* start Stored data *

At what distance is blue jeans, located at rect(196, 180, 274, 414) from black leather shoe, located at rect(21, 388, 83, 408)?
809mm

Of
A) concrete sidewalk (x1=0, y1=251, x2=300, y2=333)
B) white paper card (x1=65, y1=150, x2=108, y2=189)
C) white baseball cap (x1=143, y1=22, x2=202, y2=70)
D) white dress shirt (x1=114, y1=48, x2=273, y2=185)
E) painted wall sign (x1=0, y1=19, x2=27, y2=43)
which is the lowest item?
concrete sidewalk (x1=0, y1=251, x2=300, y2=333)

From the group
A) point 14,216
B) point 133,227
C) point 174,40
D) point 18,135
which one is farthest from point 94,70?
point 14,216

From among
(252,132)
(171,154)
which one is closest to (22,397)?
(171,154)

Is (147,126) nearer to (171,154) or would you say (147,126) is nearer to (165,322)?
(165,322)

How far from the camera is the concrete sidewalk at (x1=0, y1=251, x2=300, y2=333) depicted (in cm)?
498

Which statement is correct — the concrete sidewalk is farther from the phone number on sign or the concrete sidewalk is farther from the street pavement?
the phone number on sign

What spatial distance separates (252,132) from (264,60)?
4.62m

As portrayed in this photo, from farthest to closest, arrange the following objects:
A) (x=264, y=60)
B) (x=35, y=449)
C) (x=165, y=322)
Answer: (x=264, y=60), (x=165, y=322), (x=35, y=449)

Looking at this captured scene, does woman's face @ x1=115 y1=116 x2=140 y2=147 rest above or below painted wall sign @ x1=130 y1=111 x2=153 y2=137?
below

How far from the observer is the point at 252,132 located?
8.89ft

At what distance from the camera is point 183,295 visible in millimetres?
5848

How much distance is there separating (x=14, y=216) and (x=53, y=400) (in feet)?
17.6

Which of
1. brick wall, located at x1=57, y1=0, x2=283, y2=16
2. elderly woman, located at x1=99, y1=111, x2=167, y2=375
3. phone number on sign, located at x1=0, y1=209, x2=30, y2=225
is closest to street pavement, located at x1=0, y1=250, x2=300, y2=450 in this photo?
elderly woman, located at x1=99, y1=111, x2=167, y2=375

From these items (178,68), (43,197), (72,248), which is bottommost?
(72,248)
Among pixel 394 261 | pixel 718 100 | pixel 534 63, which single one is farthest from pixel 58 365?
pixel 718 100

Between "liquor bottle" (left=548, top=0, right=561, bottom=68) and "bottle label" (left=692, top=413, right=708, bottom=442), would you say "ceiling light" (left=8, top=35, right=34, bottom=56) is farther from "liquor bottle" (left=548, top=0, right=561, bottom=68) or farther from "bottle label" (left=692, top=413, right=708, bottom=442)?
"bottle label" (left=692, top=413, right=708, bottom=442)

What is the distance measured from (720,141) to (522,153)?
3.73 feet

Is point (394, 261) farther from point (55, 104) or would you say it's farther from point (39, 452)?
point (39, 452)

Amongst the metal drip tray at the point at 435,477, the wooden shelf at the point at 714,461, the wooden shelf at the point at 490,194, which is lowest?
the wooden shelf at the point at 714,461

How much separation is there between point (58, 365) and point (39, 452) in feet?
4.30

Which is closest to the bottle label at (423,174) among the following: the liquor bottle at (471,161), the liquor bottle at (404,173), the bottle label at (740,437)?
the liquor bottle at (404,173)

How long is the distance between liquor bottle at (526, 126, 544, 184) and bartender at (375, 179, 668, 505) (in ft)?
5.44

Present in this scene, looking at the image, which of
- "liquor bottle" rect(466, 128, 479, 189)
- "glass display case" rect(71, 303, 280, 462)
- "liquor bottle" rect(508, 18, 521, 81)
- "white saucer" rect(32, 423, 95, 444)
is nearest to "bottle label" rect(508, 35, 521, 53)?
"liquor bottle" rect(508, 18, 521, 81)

* end Stored data *

Request – Reproduce the listing above word for word, from its first line through its last, keeping every line and answer intact.

Finished answer –
At what distance is blue jeans, located at rect(196, 180, 274, 414) from black leather shoe, located at rect(21, 388, 83, 408)?
809mm

Of
A) concrete sidewalk (x1=0, y1=251, x2=300, y2=333)
B) white paper card (x1=65, y1=150, x2=108, y2=189)
C) white baseball cap (x1=143, y1=22, x2=202, y2=70)
D) white dress shirt (x1=114, y1=48, x2=273, y2=185)
E) painted wall sign (x1=0, y1=19, x2=27, y2=43)
which is the lowest item?
concrete sidewalk (x1=0, y1=251, x2=300, y2=333)

From the group
A) point 14,216
B) point 133,227
C) point 174,40
D) point 18,135
which one is farthest from point 94,70?
point 14,216

From among
(252,132)
(171,154)
which one is closest to (22,397)?
(171,154)

Is (147,126) nearer to (171,154) or would you say (147,126) is nearer to (165,322)?
(165,322)

How far from the camera is the concrete sidewalk at (x1=0, y1=251, x2=300, y2=333) depicted (in cm)?
498

Which statement is correct — the concrete sidewalk is farther from the phone number on sign or the concrete sidewalk is farther from the street pavement?
the phone number on sign

What spatial distance separates (252,132) from (264,60)?
4.62m

As portrayed in this photo, from farthest to closest, arrange the following objects:
A) (x=264, y=60)
B) (x=35, y=449)
C) (x=165, y=322)
Answer: (x=264, y=60), (x=165, y=322), (x=35, y=449)

Looking at this captured scene, does woman's face @ x1=115 y1=116 x2=140 y2=147 rest above or below painted wall sign @ x1=130 y1=111 x2=153 y2=137?
below

How far from the observer is the point at 252,132 located?
8.89ft

At what distance from the camera is point 183,295 visible in millimetres?
5848

How much distance is there separating (x=14, y=216) and (x=53, y=400) (in feet)?
17.6

Which of
1. brick wall, located at x1=57, y1=0, x2=283, y2=16
2. elderly woman, located at x1=99, y1=111, x2=167, y2=375
3. phone number on sign, located at x1=0, y1=209, x2=30, y2=225
is closest to street pavement, located at x1=0, y1=250, x2=300, y2=450 in this photo?
elderly woman, located at x1=99, y1=111, x2=167, y2=375

From these items (178,68), (43,197), (72,248), which is bottommost?
(72,248)
Among pixel 394 261 | pixel 718 100 | pixel 534 63, which single one is farthest from pixel 58 365?
pixel 718 100

Between "liquor bottle" (left=548, top=0, right=561, bottom=68) and "bottle label" (left=692, top=413, right=708, bottom=442), would you say "ceiling light" (left=8, top=35, right=34, bottom=56) is farther from "liquor bottle" (left=548, top=0, right=561, bottom=68) or farther from "bottle label" (left=692, top=413, right=708, bottom=442)?
"bottle label" (left=692, top=413, right=708, bottom=442)

What is the distance measured from (720,141) to (522,153)?
3.73 feet

Is point (394, 261) farther from point (55, 104) or would you say it's farther from point (39, 452)?
point (39, 452)

Amongst the metal drip tray at the point at 435,477, the wooden shelf at the point at 714,461, the wooden shelf at the point at 490,194, which is lowest?
the wooden shelf at the point at 714,461

How much separation is there between point (58, 365) and point (39, 452) in feet?
4.30

Which is closest to the bottle label at (423,174) among the following: the liquor bottle at (471,161), the liquor bottle at (404,173), the bottle label at (740,437)?
the liquor bottle at (404,173)

How long is the distance between liquor bottle at (526, 126, 544, 184) and bartender at (375, 179, 668, 505) (in ft)?
5.44

Present in this scene, looking at the image, which of
- "liquor bottle" rect(466, 128, 479, 189)
- "glass display case" rect(71, 303, 280, 462)
- "liquor bottle" rect(508, 18, 521, 81)
- "white saucer" rect(32, 423, 95, 444)
is nearest to "bottle label" rect(508, 35, 521, 53)?
"liquor bottle" rect(508, 18, 521, 81)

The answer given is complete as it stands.